* Directions *
An exact transcription of all the data is required; the pictures are to be left out.

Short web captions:
....

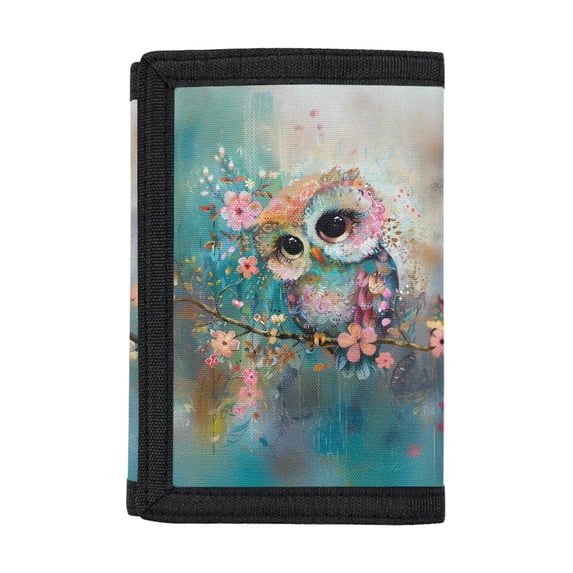 Psesaysky Floral Owl Youth Wallet for Sports, Polyester Slim Card Wallet with Zipper Closure, Wear-resistant Trifold for Travel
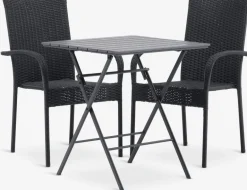 Clearance SANDVIKA + GUDHJEMMesa SANDVIKA L65 + 2 sillas GUDHJEM negro Conjuntos Mesa Y Sillas De Jardín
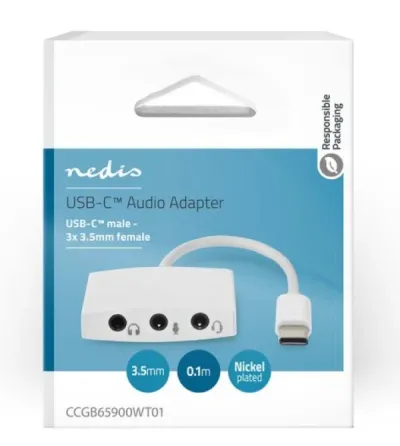Nedis CCGB65900WT01 USB-C audio adapter USB-C to 3.5mm female USB 2.0 0.1m ABS/PVC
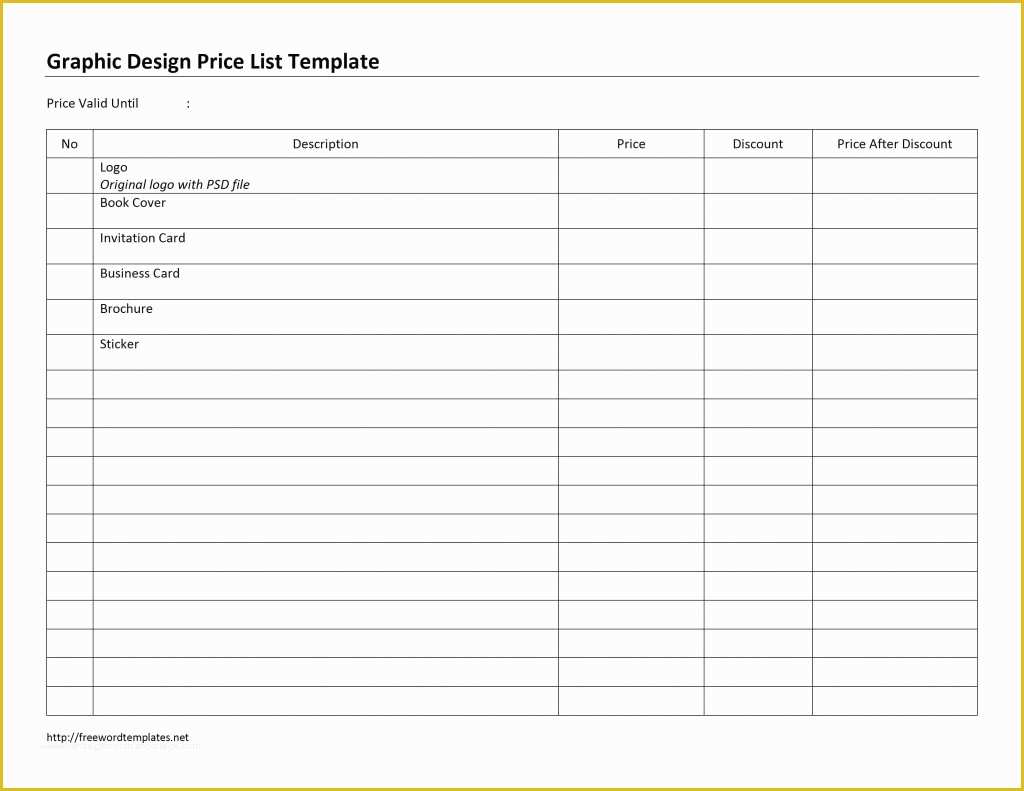 Price List Template Free Of Price List Word Templates Free Word Templates
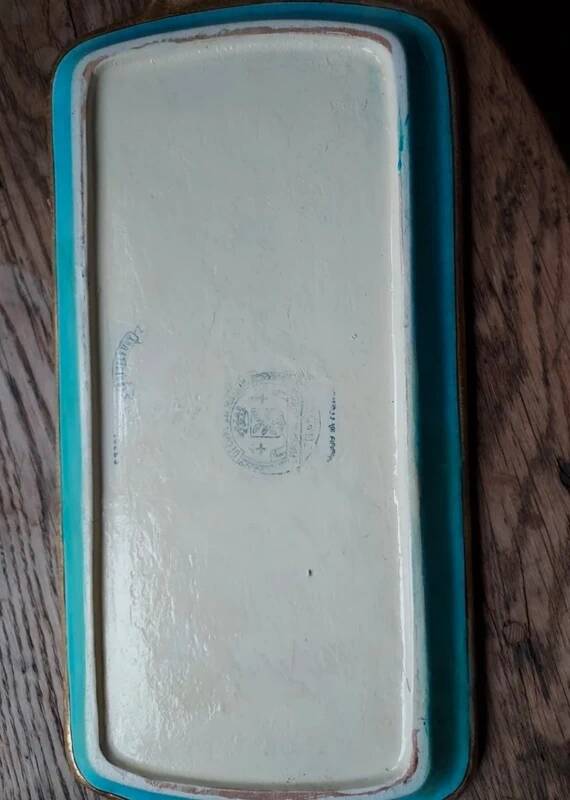 Plat à gâteaux émaux de Longwy – décor aux oiseaux – 40 x 19 cm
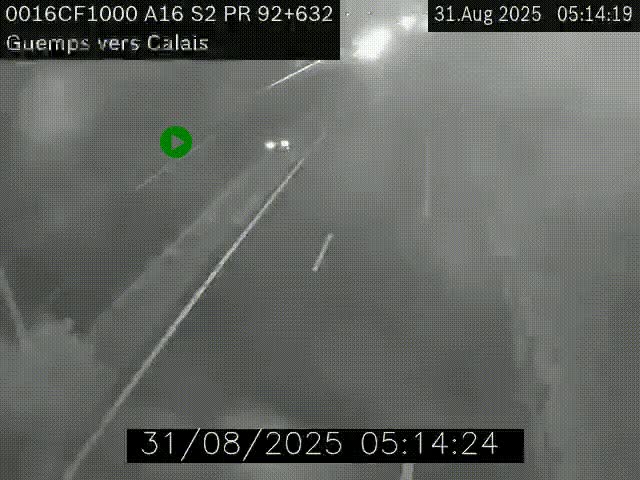 <h2>Webcam A16 juste après l'aire de repos d'Offekerque à Guemps. Vue orientée vers Calais</h2>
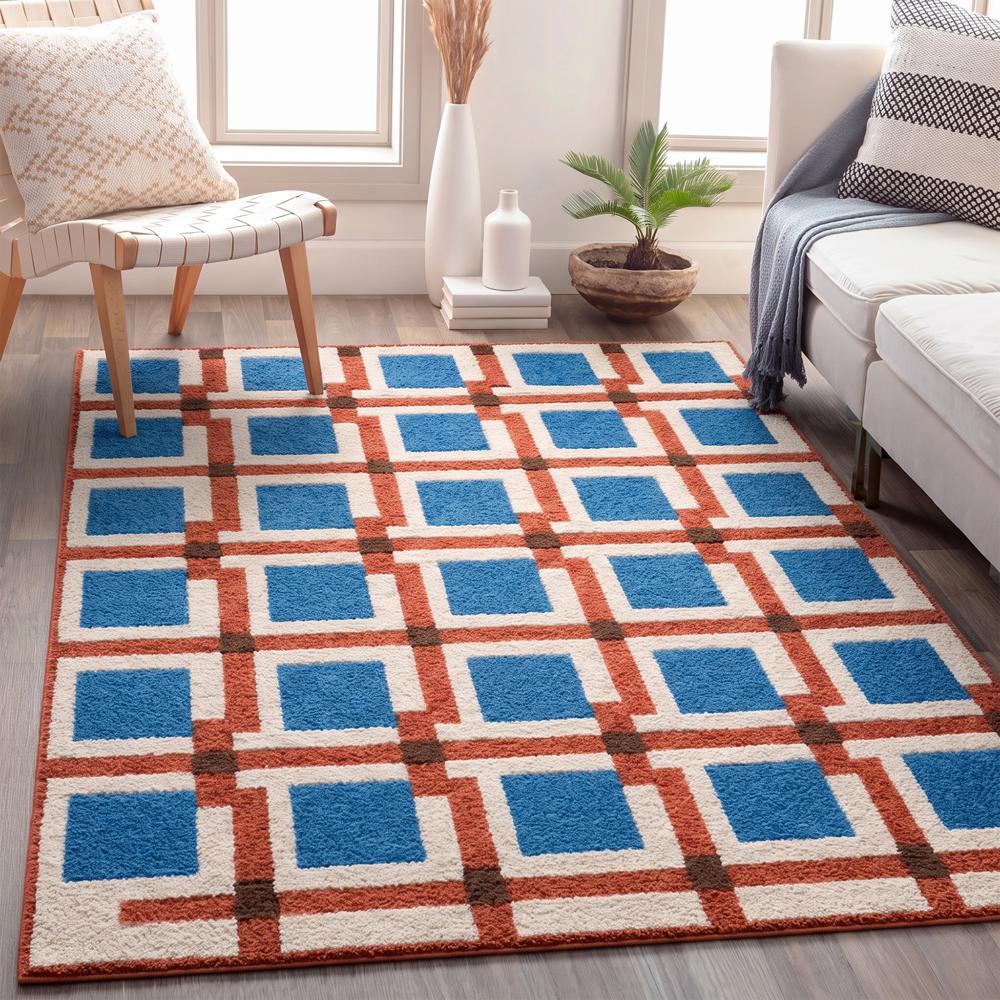 Handmade Modern Geometric Block Tufted Wool Area Rug - Blue & Terracotta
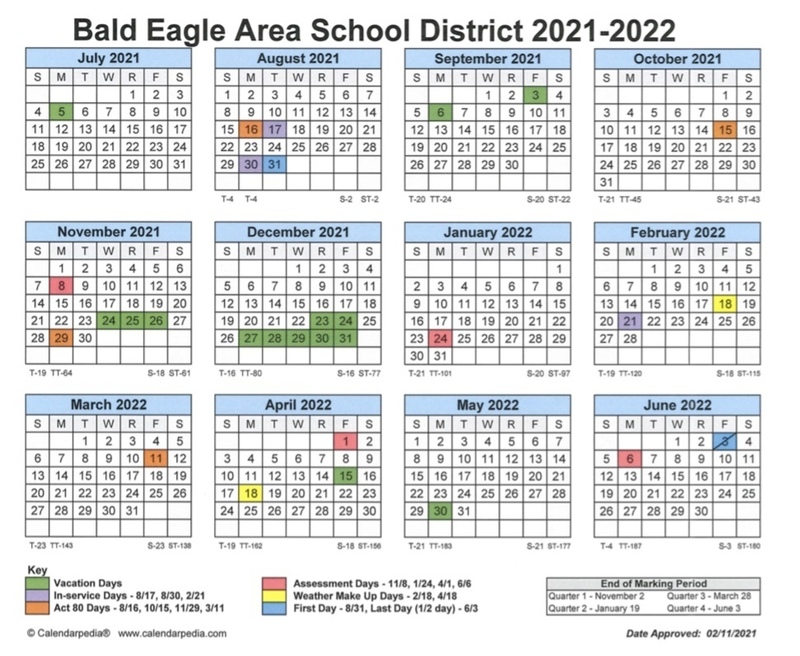 Lehigh Calendar 2022 District Approved 2021-2022 School Year Calendar. | Bald Eagle Area School  District
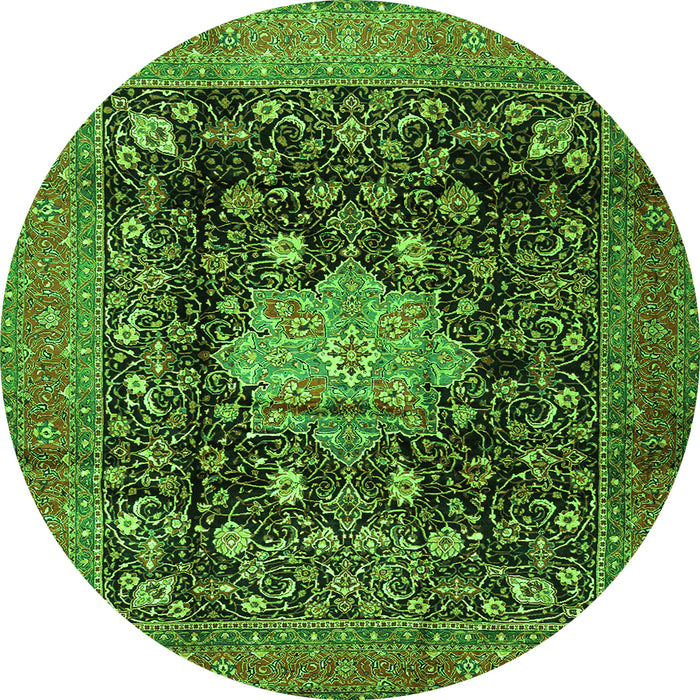 Machine Washable Medallion Green Traditional Area Rugs, wshtr2533grn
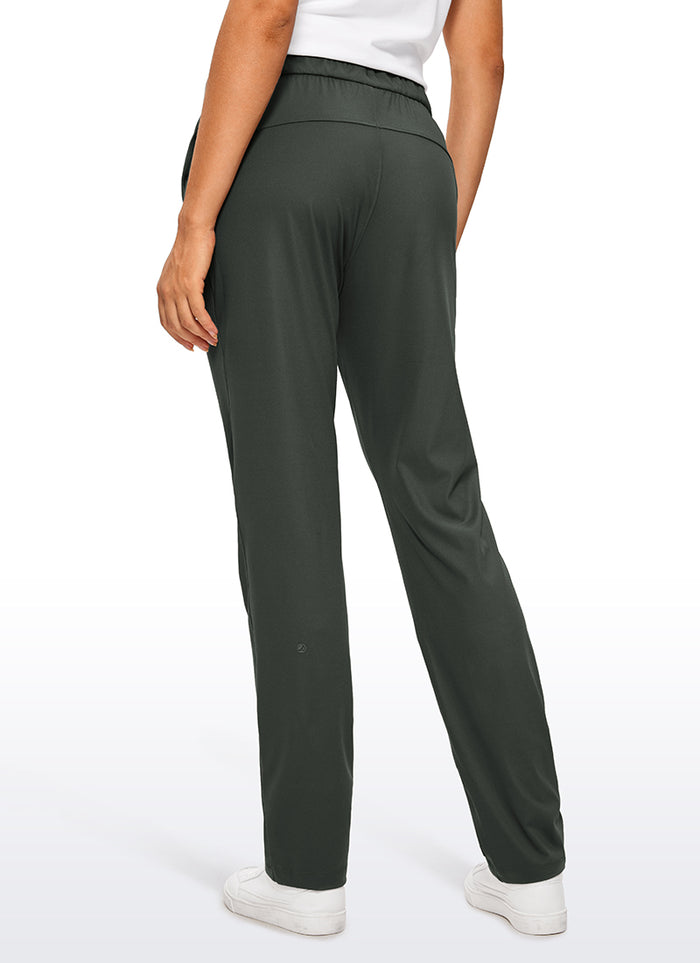 CRZ YOGA Women's Travel Slim Fit Stretch Drawstring Long Pants 31'' Grey Olive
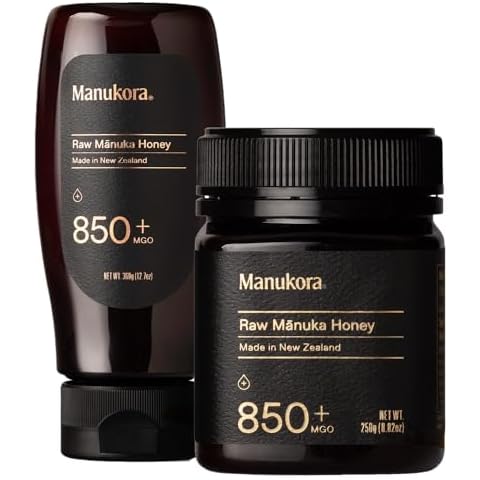 Manukora Raw Manuka Honey, MGO 850+ from New Zealand, 12.7 oz Squeezy & 8.82 oz Jar Cover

....

* Output *
 Psesaysky Floral Owl Youth Wallet for Sports, Polyester Slim Card Wallet with Zipper Closure, Wear-resistant Trifold for Travel
 Clearance SANDVIKA + GUDHJEMMesa SANDVIKA L65 + 2 sillas GUDHJEM negro Conjuntos Mesa Y Sillas De Jardín
Nedis CCGB65900WT01 USB-C audio adapter USB-C to 3.5mm female USB 2.0 0.1m ABS/PVC
 Price List Template Free Of Price List Word Templates Free Word Templates
 Plat à gâteaux émaux de Longwy – décor aux oiseaux – 40 x 19 cm
 <h2>Webcam A16 juste après l'aire de repos d'Offekerque à Guemps. Vue orientée vers Calais</h2>
 Handmade Modern Geometric Block Tufted Wool Area Rug - Blue & Terracotta
 Lehigh Calendar 2022 District Approved 2021-2022 School Year Calendar. | Bald Eagle Area School  District
 Machine Washable Medallion Green Traditional Area Rugs, wshtr2533grn
 CRZ YOGA Women's Travel Slim Fit Stretch Drawstring Long Pants 31'' Grey Olive
 Manukora Raw Manuka Honey, MGO 850+ from New Zealand, 12.7 oz Squeezy & 8.82 oz Jar Cover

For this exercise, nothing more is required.